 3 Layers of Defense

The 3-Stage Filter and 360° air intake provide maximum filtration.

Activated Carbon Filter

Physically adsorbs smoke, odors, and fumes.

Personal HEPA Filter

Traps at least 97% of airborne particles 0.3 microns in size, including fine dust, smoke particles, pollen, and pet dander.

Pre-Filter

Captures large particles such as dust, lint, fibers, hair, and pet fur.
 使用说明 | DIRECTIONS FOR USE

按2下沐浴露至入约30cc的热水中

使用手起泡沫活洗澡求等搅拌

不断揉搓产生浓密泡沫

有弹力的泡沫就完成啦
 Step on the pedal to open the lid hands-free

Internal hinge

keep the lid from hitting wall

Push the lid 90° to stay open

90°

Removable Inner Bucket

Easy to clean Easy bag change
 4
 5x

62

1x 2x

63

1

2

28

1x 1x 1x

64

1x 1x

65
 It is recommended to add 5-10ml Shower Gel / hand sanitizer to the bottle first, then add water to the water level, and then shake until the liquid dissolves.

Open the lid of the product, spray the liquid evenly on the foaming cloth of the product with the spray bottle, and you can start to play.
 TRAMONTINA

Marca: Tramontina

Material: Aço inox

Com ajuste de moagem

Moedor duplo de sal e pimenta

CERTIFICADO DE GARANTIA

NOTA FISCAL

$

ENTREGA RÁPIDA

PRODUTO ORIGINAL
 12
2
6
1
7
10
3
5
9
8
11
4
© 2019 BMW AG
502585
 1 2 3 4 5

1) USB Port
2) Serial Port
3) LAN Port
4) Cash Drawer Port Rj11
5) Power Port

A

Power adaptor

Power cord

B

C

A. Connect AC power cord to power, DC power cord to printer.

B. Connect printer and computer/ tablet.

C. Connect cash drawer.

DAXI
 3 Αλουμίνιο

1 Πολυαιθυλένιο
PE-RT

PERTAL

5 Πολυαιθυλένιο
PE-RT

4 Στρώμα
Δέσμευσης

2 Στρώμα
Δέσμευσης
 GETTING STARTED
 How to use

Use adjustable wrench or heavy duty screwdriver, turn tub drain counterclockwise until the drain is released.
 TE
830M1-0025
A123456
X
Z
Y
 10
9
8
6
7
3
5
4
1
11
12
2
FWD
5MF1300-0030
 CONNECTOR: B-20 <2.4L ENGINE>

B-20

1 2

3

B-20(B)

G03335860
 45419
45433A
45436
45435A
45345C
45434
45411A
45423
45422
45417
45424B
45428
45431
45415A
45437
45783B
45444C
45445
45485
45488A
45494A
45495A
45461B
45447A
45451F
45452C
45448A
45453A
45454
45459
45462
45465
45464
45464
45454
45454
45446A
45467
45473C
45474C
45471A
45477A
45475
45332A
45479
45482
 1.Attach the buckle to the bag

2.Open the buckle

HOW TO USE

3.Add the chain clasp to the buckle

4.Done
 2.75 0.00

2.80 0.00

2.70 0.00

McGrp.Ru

# # #

TASK ITEM
Please copy each line from the material above in which the string "Port" appears.

ANSWER SECTION
1) USB Port
2) Serial Port
3) LAN Port
4) Cash Drawer Port Rj11
5) Power Port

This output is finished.